The Morrison government has flagged the prospect of ‘opt-in super’ when the whole point of superannuation is that it is compulsory.
The Morrison government continues to bob and weave as it tries to renege on its election promise to increase the super guarantee to 12 per cent.
The super guarantee is scheduled to rise from 9.5 per cent to 10 per cent this year, and then to 12 per cent by 2025. These increases are already legislated and in the lead-up to the 2019 federal election the Liberal government promised to implement them.
Last year the government indicated that the increases were unaffordable and would hurt wages and jobs. A prominent group of Liberal MPs called for the cancellation of the increases completely.
Now the government is pro-posing that the additions above 10 per cent be optional. Under this “option”, workers could choose to take additional payments as extra wages rather than as a superannuation contribution.
Critics from the superannuation sector, the union movement, economic commentators – and two former prime ministers – have savaged the government’s proposals.
Paul Keating, the architect of industry super, said the opt-in, opt-out approach would require the government to “legislate to compel employers to pay the 2.5 per cent as wages, because the enterprise bargaining system cannot pay them, as the last eight years (of little wages growth) have demonstrated”, the Sydney Morning Herald reported.
Industry Super Australia Deputy Chief Executive, Matthew Linden, said the federal government should follow through on the legislated rise rather than “exploring underhanded ways to renege on it”.
“Removing the guarantee in the super guarantee to make it ‘optional’ is a recipe for higher taxes, lower lifetime incomes, and a red-tape nightmare for business,” Mr Linden said. “This isn’t choice – it’s a sneaky tax grab that will leave people worse off and rip up one of the system’s founding principles.”
The government is being disingenuous
In The Guardian, economics commentator Greg Jericho brand-ed the government’s proposals as “disingenuous”.
“If this government truly wanted to increase wages it would not institute a policy to reduce public servants’ wage growth.
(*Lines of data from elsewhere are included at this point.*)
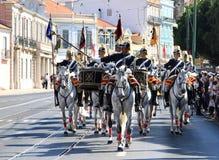 La cavalleria regolamenta i cavalli di guida di Lusitano, Lisbona Immagine Stock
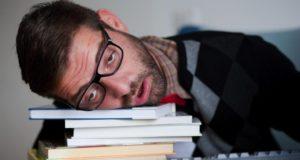 4 cách giữ tinh thần tỉnh táo sau một đêm thiếu ngủ mà không cần cà phê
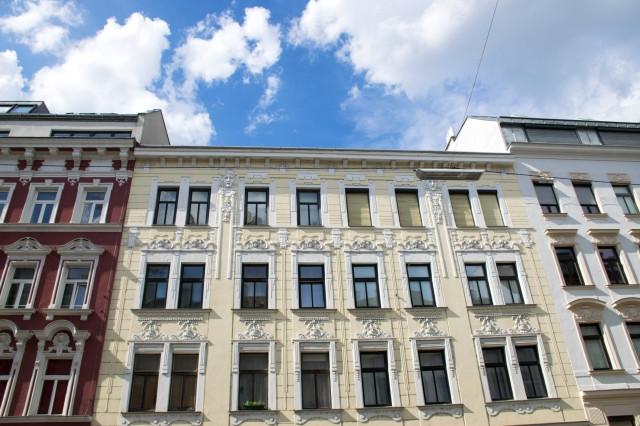 Odstraszająca rudera czy apartament – mieszkanie w kamienicy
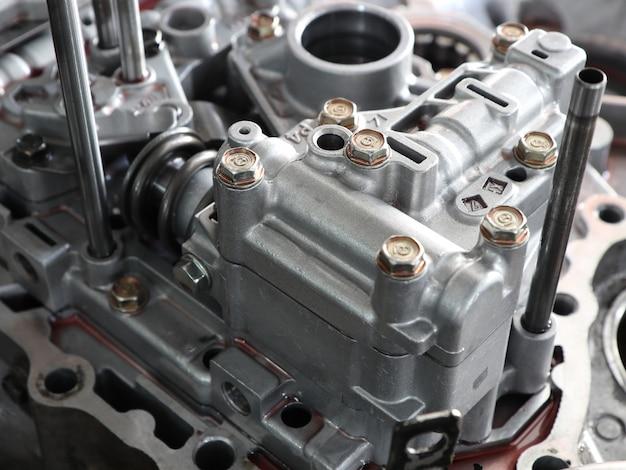 Caja de aluminio y piezas de transmisión de engranajes de coche.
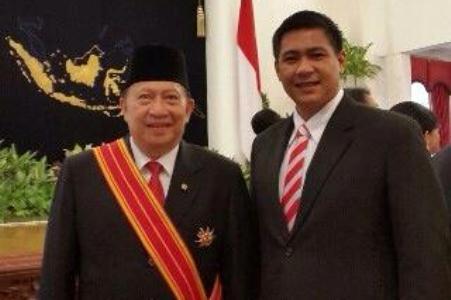 E.E Mangindaan bersama Wakil Walikota Manado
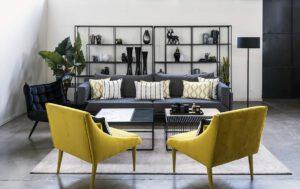 ספה אפורה וכורסאות צהובות
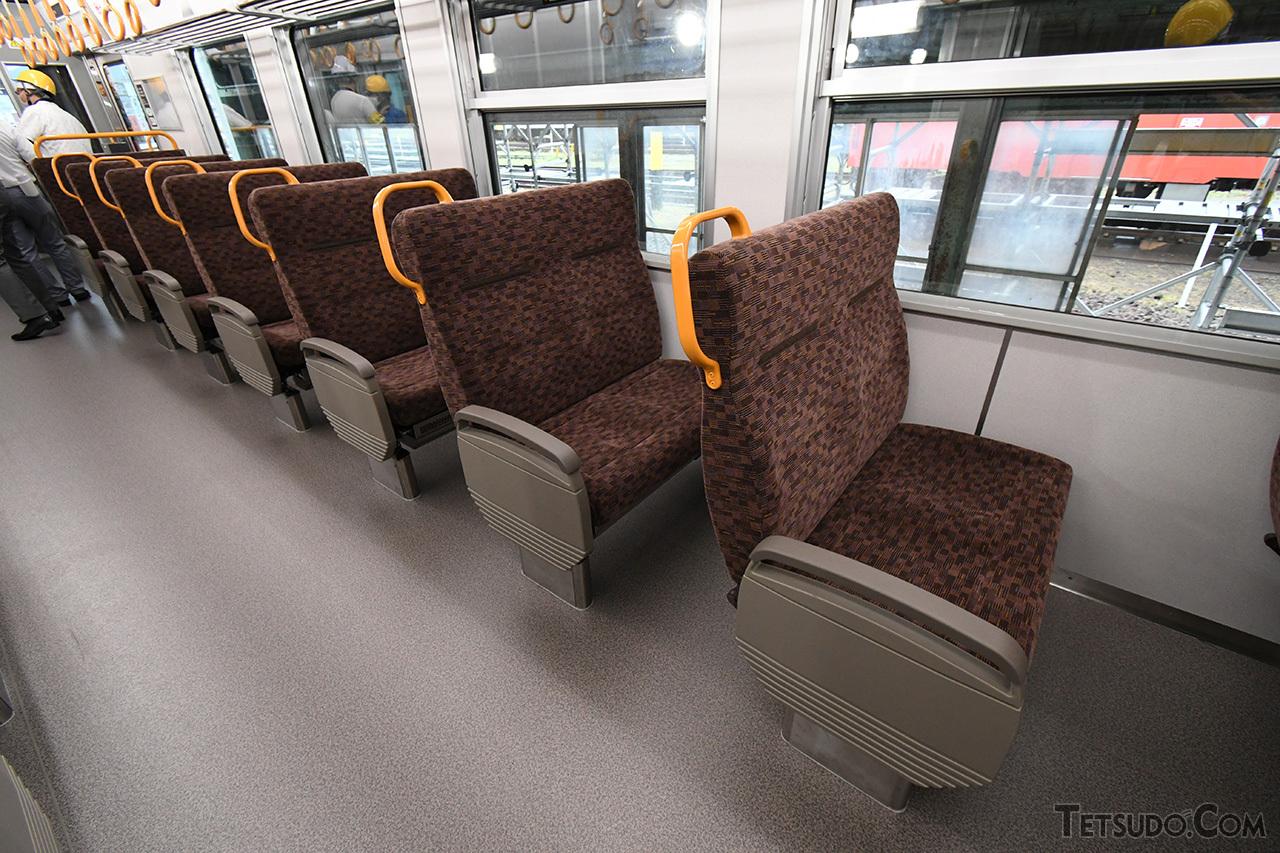 座席は転換クロスシートを採用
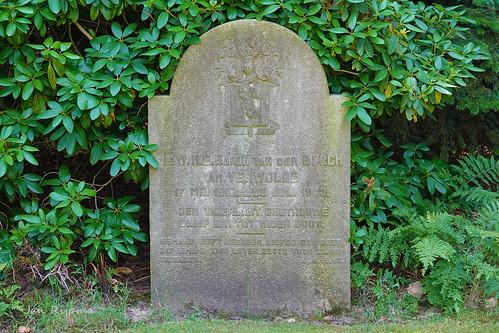 Mr. W.H.E. Baron van der BORCH, van VERWOLDE,  17 mei 1910 - 20 juli 1943, DEN VADERLANT GHETROUWE, BLIJF ICK TOT INDEN DOOT, NIEMAND HEEFT MEERDER LIEFDE DAN DEZE, DAT IEMAND ZIJN LEVEN ZETTE VOORZIJNE VRIENDEN JOH.15.13.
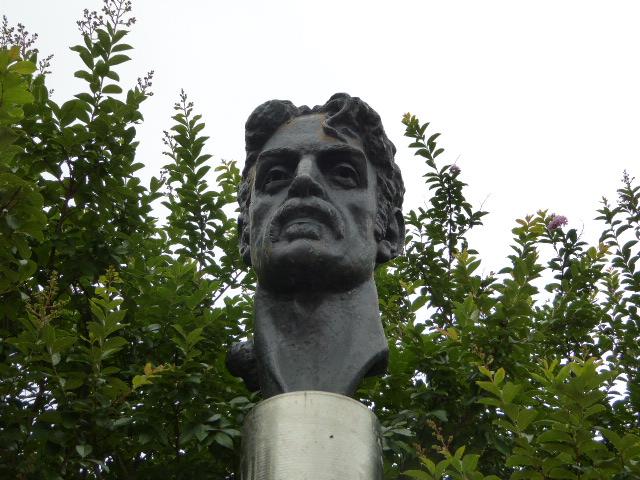 """6)Tarp """"Žaviojo miesto"""" lietuviškų akcentų išsiskiria prieš porą metų šalia Baltimorės centrinės bibliotekos """"atsiradusi"""" vilniečių dovanota dainininko F. Zappos skulptūra. Ingridos Misevičienės nuotr."""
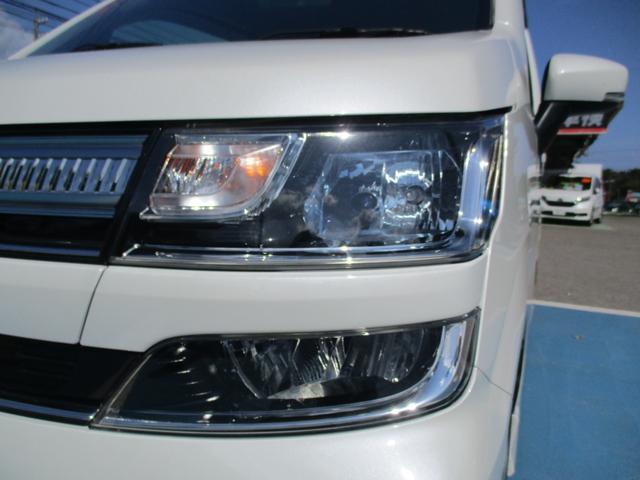 ハイブリッドXS ワンオーナー 4WD ナビTV バックカメラ レーダーブレーキ ヘッドアップディスプレイ 革巻きステアリング(29枚目)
It would also not seek to reduce the bargaining power of workers as it has continually sought to do,” he said.
“If you want to fix wages growth, fix wages growth. And if you want to improve retirement incomes, don’t instead seek to destroy superannuation because you hate industry funds.”
Former Prime Minister Kevin Rudd was also highly critical of the proposal, describing it as a Liberal Party “ideological obsession”.
“(Superannuation) delivers a private benefit for individuals, who are helped to invest for decent retirement, and a public benefit by reducing pressure on the aged pension, creating a strategic pool of investment funds and stabilising the economy against international shocks,” he said.
ACTU Secretary, Sally McManus, said any delay to the compulsory superannuation guarantee rise would not lead to higher wages.
“At a time of great uncertainty and after hundreds of thousands of people emptied their super accounts under the early access scheme, the government should be focused on helping workers rebuild their super balances for a dignified retirement,” she said.
“We cannot allow the pandemic to be the opportunity the government uses to attack the very social institutions and safety nets that we should be treasuring.”
Opt-in, opt-out will hit workers with higher taxes
The federal government’s secret plan to tear up compulsory super by making the increase to 12 per cent optional would be a $20,000 tax grab on the average Australian family, which could also leave them with up to $200,000 less super by retirement, says Industry Super Australia (ISA).
Wages are taxed at a higher rate than super contributions, leaving little for workers once the tax office takes its cut. An ISA analysis shows that up to two-thirds of an increase could be lost in higher taxes and reductions in other government support payments.
“Figures from the government’s own Retirement Income Review reveal such a plan would leave all income groups worse off – with lower lifetime disposable incomes. It would also be an administrative nightmare to manage an opt-out system – wrapping small business in yet another layer of red tape,” said the superannuation peak body.
“Any Budget boost would be short-lived, as the super savings grab would lead to a far higher pension bill for future generations.”